Из темноты донесся его жалобный, по-стариковски усталый стон.
Жена обиделась.
— Так ведь к нам теперь никто не заходит.
— Мы уж не в том возрасте, чтобы приемы закатывать, — слабо вякнул он. — У стариков одно на уме. Вы как завелись, так весь вечер остановиться не могли, ей-богу!
— Ну почему же, мы не…
— Да угомонись ты, — взмолился он, съежившись у нее под боком, как сморщенный младенец, — спать не даешь.
Минут пять они молча лежали в потемках.
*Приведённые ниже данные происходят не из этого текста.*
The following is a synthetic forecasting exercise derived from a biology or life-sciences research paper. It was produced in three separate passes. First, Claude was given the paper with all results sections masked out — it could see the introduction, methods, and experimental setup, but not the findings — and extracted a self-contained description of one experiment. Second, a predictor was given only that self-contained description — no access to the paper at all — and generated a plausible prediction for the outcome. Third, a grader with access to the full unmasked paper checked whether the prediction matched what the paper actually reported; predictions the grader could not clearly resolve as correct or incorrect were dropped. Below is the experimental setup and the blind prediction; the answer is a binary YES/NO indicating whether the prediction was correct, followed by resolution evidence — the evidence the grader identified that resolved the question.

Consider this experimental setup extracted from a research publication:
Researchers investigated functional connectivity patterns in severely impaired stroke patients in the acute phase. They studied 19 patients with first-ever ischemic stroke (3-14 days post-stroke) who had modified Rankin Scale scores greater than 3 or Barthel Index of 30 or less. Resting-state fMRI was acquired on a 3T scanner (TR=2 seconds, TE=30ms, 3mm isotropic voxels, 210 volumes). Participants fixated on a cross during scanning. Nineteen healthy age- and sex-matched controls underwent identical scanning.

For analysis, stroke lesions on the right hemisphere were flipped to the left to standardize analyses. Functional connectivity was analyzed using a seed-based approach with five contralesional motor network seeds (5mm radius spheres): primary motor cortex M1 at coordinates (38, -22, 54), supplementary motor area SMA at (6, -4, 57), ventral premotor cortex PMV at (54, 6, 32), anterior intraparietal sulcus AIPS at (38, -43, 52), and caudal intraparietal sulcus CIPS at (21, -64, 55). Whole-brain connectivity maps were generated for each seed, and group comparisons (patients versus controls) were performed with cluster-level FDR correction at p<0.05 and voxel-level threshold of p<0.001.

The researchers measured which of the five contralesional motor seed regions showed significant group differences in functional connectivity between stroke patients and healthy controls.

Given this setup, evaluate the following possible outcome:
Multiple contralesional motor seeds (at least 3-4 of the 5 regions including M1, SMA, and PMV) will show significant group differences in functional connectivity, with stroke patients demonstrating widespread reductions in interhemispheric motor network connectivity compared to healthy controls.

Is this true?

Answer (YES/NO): NO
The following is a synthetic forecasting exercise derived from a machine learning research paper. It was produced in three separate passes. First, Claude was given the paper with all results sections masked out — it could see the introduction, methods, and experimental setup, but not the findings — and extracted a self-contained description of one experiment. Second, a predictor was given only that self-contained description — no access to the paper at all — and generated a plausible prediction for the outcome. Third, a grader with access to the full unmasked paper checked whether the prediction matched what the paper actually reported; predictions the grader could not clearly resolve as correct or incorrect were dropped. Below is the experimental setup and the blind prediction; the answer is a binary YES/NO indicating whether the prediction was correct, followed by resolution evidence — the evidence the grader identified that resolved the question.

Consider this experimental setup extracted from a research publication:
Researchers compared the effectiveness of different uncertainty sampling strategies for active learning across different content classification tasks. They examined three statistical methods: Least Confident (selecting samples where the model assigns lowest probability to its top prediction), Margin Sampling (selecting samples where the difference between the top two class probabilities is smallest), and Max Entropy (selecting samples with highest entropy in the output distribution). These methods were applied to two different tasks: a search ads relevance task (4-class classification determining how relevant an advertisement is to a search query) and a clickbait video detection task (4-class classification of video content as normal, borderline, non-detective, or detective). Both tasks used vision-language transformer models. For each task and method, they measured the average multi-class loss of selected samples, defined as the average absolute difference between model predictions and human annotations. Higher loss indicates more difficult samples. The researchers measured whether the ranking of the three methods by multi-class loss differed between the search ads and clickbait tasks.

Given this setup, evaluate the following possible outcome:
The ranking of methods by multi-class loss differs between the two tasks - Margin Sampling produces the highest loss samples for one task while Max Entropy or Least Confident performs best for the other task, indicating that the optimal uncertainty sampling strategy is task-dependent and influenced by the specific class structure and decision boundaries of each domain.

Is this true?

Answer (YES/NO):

Потом она отвернулась — похолодевшая, неподвижная, с плотно сомкнутыми веками. И прежде чем ей перестать на него злиться и уйти в сон, как в теплый ночной дождь, до ее слуха донеслись откуда-то издалека два трудноразличимых женских голоса.
«Я моему Биллу такие похороны устроила, каких в округе отродясь не бывало. Цветы? Море! Я прямо слезами обливалась. Сколько было народу? Весь город».
«Видела бы ты, как отпевали моего Лео. Он лежал прямо как живой, будто уснул. Много ли было цветов? Горы! Повсюду, повсюду! А народу!»
«Это что! Вот моего Уилла провожали так… Хор исполнил „Прекрасный остров Где-Нибудь“».
«А народу!» — «А цветов!» — «А пели как!»
Теплый дождь забарабанил ей по темечку. Она погрузилась в сон.